» EXERCISE DATA:
↓↓↓
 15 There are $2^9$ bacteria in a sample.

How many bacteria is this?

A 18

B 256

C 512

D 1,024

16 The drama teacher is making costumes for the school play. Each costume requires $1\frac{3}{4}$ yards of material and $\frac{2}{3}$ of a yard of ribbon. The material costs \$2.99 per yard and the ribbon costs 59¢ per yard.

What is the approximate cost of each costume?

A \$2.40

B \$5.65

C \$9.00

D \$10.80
↑↑↑
» YOUR OBJECTIVE:
What is needed is an exact copy of the line containing "16 The drama" and each line after it, through the final line of the entries above.

» TASK SOLUTION:
16 The drama teacher is making costumes for the school play. Each costume requires $1\frac{3}{4}$ yards of material and $\frac{2}{3}$ of a yard of ribbon. The material costs \$2.99 per yard and the ribbon costs 59¢ per yard.

What is the approximate cost of each costume?

A \$2.40

B \$5.65

C \$9.00

D \$10.80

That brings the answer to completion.